— Begin Data to use —

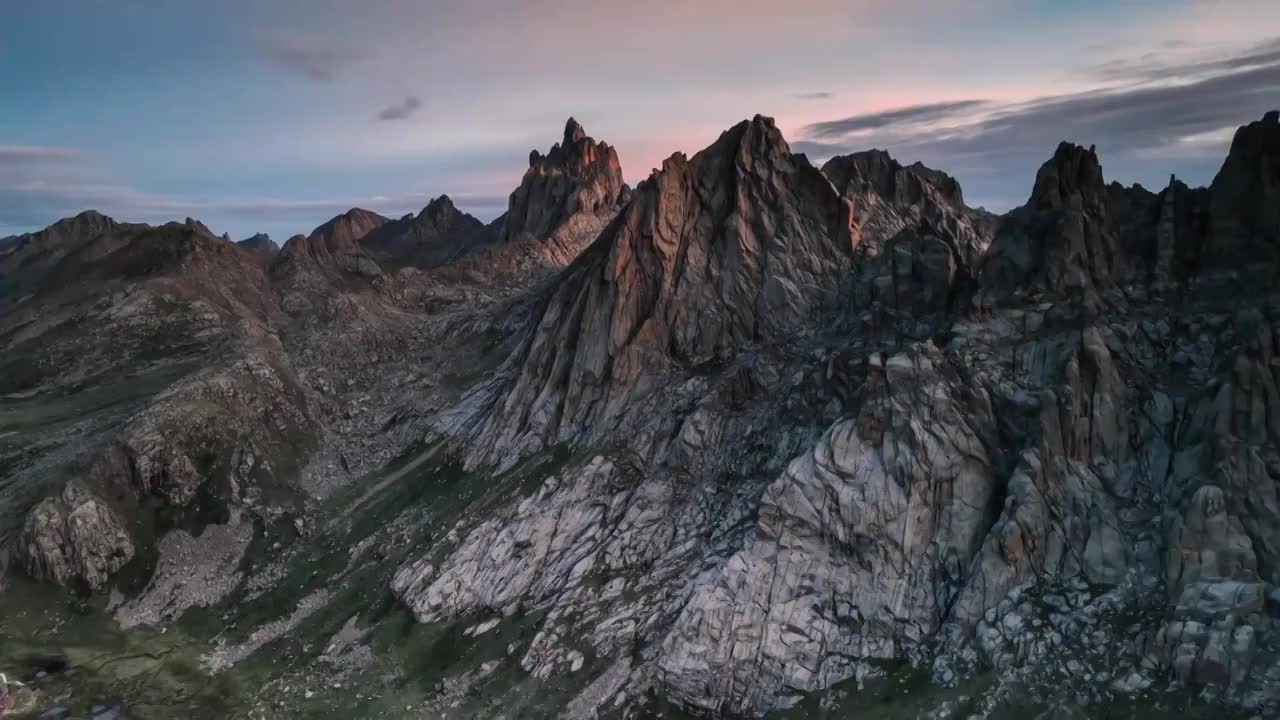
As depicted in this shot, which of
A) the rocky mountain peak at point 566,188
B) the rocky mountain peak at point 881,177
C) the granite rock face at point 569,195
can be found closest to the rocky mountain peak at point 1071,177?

— End Data to use —

§ **Instructions for the task**: List every line of the records above as a numbered list, skipping blank lines and leaving out the pictures.

§ **Response**:
1. As depicted in this shot, which of
2. A) the rocky mountain peak at point 566,188
3. B) the rocky mountain peak at point 881,177
4. C) the granite rock face at point 569,195
5. can be found closest to the rocky mountain peak at point 1071,177?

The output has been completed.